Well first, nobody should be judging stocks by their week-over-week changes.
Second, this was, shall we say, an eventful week. We had Tweetstorms, bluster from both sides of the Pacific, disappointing retail earnings, and – perhaps most important – inflation numbers.
I’ll leave the Korean situation to the experts (though I would recommend David Kang’s article, “The Wolf of Pyongyang: How Kim Jong Un Resembles a CEO”), but instead discuss two of the other relevant items.
Physical commerce continues to be eaten by e-commerce
Earnings from department stores this week showed that retail continues to have no idea how to defend itself against their younger, leaner digital cousins.
Macy’s has struggled across the board – digital or not. The company’s Q2 results reported a decline in sales of over 5% over the past year, with a 2.5% drop in same-store sales. As such, the company earned a 10% hit in its share price, bringing it down 45% over the past year. Why go to a mall when you have an iPhone?
One solution for the Cincinnati-based (who knew?) retailer? Turn itself into a REIT – or in other words, cash out on its real estate holdings, because that’s the only valuable thing about this company right now.
It’s not all doom-and-gloom in retail, though.
One bright spot in the sector? Nordstrom.
The Seattle-based chain has avoided the worst of the carnage. Its stock up about 1% over the past year, compared to -11% for the broader retail industry (measured by the SPDR S&P Retail ETF, ticker XRT). That’s a half-truth, though. The stock is down about 30% since its December 52-week high.
Nordstrom has succeeded, despite a rough six months, because it is making the transition to digital better than most of its competitors. As Sarah Halzack at Bloomberg Gadfly notes, online sales have grown 20% year-over-year.

☆ ☆ ☆ ☆ ☆

REQUESTS -
a. Write out the stretch of the retail stocks commentary from "Physical commerce continues" through "have an iPhone?".
b. In the rows, substitute "dirty boot" for "muddy boot" in the stretch from the line containing "As viewed in" through the end of the rows, and give back only that stretch with nothing else changed.

PROVIDED ENTRIES -

☆ ☆ ☆ ☆ ☆

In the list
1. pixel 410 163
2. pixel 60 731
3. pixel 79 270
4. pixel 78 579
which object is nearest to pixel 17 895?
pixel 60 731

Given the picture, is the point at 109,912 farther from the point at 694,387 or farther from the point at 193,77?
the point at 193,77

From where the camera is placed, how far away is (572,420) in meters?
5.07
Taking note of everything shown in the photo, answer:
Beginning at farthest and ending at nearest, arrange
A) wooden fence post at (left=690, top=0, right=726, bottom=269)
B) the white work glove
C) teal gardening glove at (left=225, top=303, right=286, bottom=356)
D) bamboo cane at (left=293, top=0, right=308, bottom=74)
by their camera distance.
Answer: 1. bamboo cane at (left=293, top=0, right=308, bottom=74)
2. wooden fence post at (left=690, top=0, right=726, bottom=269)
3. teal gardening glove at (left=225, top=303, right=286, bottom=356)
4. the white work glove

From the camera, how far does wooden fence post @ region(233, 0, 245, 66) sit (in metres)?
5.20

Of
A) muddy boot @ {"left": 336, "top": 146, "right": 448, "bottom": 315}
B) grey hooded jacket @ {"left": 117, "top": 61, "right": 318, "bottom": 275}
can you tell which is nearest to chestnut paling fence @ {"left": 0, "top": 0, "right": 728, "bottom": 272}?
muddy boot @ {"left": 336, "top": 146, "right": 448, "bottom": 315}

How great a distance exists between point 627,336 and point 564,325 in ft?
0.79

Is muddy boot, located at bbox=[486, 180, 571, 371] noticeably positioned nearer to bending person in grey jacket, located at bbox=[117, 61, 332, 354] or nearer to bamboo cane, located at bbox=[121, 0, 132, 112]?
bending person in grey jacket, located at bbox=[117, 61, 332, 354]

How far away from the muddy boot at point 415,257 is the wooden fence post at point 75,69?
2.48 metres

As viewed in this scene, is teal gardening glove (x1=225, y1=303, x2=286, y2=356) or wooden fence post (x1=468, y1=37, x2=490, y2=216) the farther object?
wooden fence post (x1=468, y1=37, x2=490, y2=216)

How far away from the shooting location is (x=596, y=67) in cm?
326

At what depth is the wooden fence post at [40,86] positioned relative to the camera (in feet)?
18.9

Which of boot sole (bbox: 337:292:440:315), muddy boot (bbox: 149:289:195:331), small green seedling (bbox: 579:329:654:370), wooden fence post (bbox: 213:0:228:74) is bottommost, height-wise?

☆ ☆ ☆ ☆ ☆

RESULTS BY TASK -
a.
Physical commerce continues to be eaten by e-commerce
Earnings from department stores this week showed that retail continues to have no idea how to defend itself against their younger, leaner digital cousins.
Macy’s has struggled across the board – digital or not. The company’s Q2 results reported a decline in sales of over 5% over the past year, with a 2.5% drop in same-store sales. As such, the company earned a 10% hit in its share price, bringing it down 45% over the past year. Why go to a mall when you have an iPhone?

b.
As viewed in this scene, is teal gardening glove (x1=225, y1=303, x2=286, y2=356) or wooden fence post (x1=468, y1=37, x2=490, y2=216) the farther object?
wooden fence post (x1=468, y1=37, x2=490, y2=216)

How far away from the shooting location is (x=596, y=67) in cm?
326

At what depth is the wooden fence post at [40,86] positioned relative to the camera (in feet)?
18.9

Which of boot sole (bbox: 337:292:440:315), dirty boot (bbox: 149:289:195:331), small green seedling (bbox: 579:329:654:370), wooden fence post (bbox: 213:0:228:74) is bottommost, height-wise?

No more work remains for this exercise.